While the many kilos of grapes were somehow stuck onto the net, a process which took about 10 minutes, I proceeded by explaining how to taste wine. Meanwhile wine was handed out in goblets to invited guests and curious bystanders, a mix of punks, junkies, proto-hipsters, second-generation Anatolian youngsters and the greengrocer from across the street, all of whom on my command were now en masse swirling and sticking their noses in the tiny glasses. Slurping and spitting came next, although no one except me spat.

 

As soon as this part of the performance was over, the actual Ballo diVino began. Francesca, dressed in a tutu and looking like an elf with her long, dark hair almost touching her middle, started to dance as if stung by a bee in what can only be described as lovemaking to the grapes, but in actual fact resembled more the opening scene of The Exorcist, throwing herself uncontrollably against the window while smashing the bunches, eating them, tearing them from the net and squeezing them with her hands over her head. Soon the window was smeared with grape skins, while the juice trickled through two airholes at the bottom of the window pane down onto the pavement in front of the dumbfounded audience.

 

This part, obviously depicting grape pressing, concluded the performance. By then, not least due to the glasses of free wine, we had drawn such a crowd that it spilled out onto the street, causing a major traffic jam which brought the local bus services to a complete standstill. The police had to come to put an end to it. A dripping Francesca, now resembling a bunch of squashed grapes herself, descended to roaring applause from the shop window. With a big sigh she decreed, 'it was fantastico!' Due to its enormous success, the performance was repeated two days later, with the police duly turning up again.

 

Looking back, I am surprised I managed to turn into a halfway respectable wine writer.

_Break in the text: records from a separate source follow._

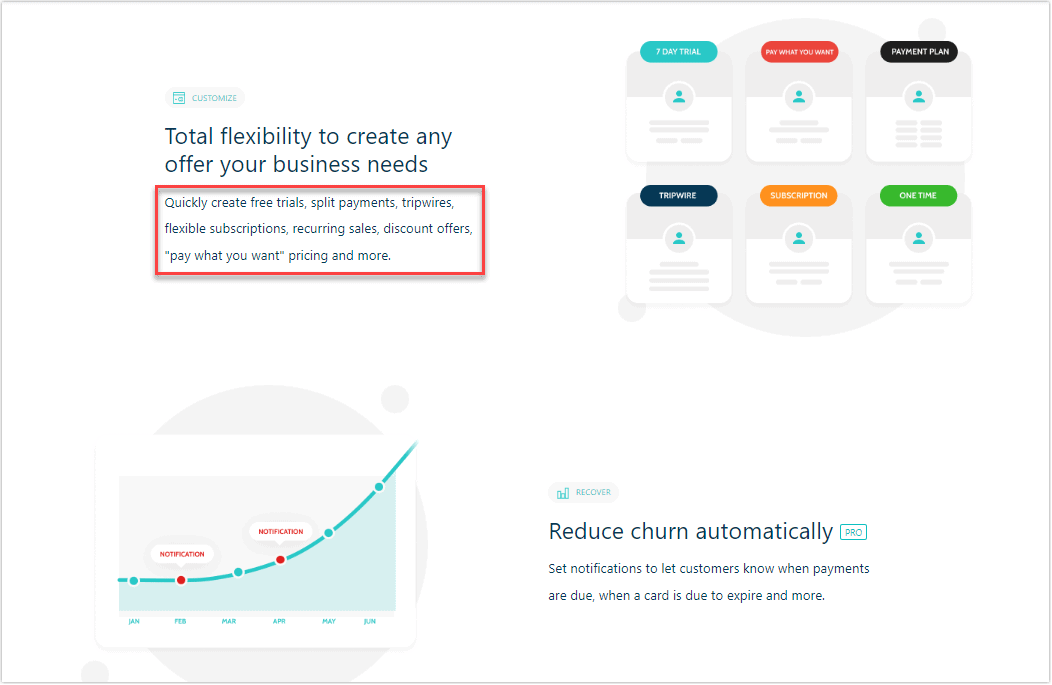 CUSTOMIZE

Total flexibility to create any offer your business needs

Quickly create free trials, split payments, tripwires, flexible subscriptions, recurring sales, discount offers, "pay what you want" pricing and more.

7 DAY TRIAL

PAY WHAT YOU WANT

PAYMENT PLAN

TRIPWIRE

SUBSCRIPTION

ONE TIME

NOTIFICATION

NOTIFICATION

JAN FEB MAR APR MAY JUN

RECOVER

Reduce churn automatically PRO

Set notifications to let customers know when payments are due, when a card is due to expire and more.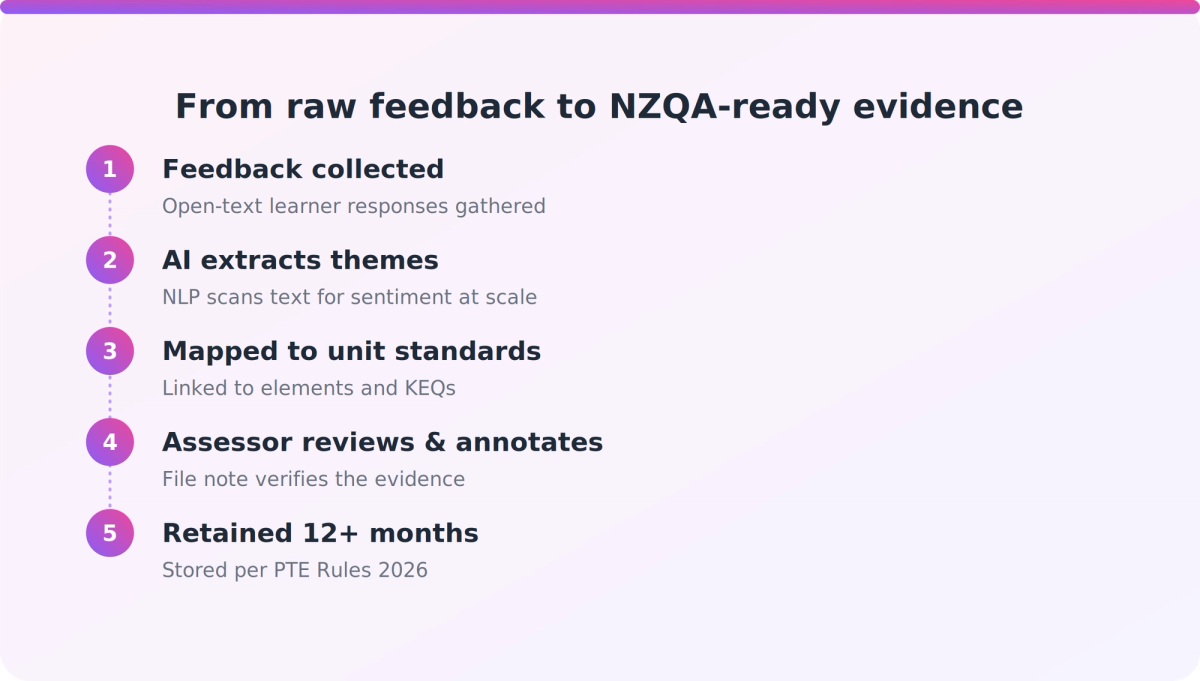 From raw feedback to NZQA-ready evidence

1
Feedback collected
Open-text learner responses gathered

2
AI extracts themes
NLP scans text for sentiment at scale

3
Mapped to unit standards
Linked to elements and KEQs

4
Assessor reviews & annotates
File note verifies the evidence

5
Retained 12+ months
Stored per PTE Rules 2026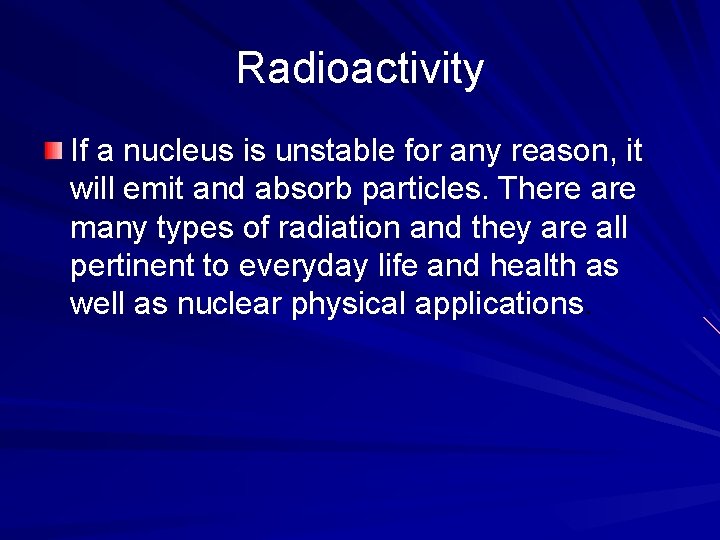 Radioactivity

If a nucleus is unstable for any reason, it will emit and absorb particles. There are many types of radiation and they are all pertinent to everyday life and health as well as nuclear physical applications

Francesca, who didn't speak much German at the time, would turn up at our table and hug us each time as if we were her next of kin. She would then proceed to pick a bottle from crammed shelves high above the tables with a pair of giant tweezers. It was an awe-inspiring and precarious act with only an improvised safety net above the tables to prevent the bottles crashing on diners' heads in case something went wrong. Every time without fail she would say in a heavy Italian accent, 'Es könnte interessant sein'(this could be interesting), before opening the bottle.

Not once was she wrong and we happily shared the contents with her and the chefs with whom we became great friends. In fact, we became so close that my boyfriend and I invited everyone including the pot washer to our flat and cooked for them. It turned out too ambitious a plan, something that became clear when we tried to cook spaghetti for 14 people that particular night.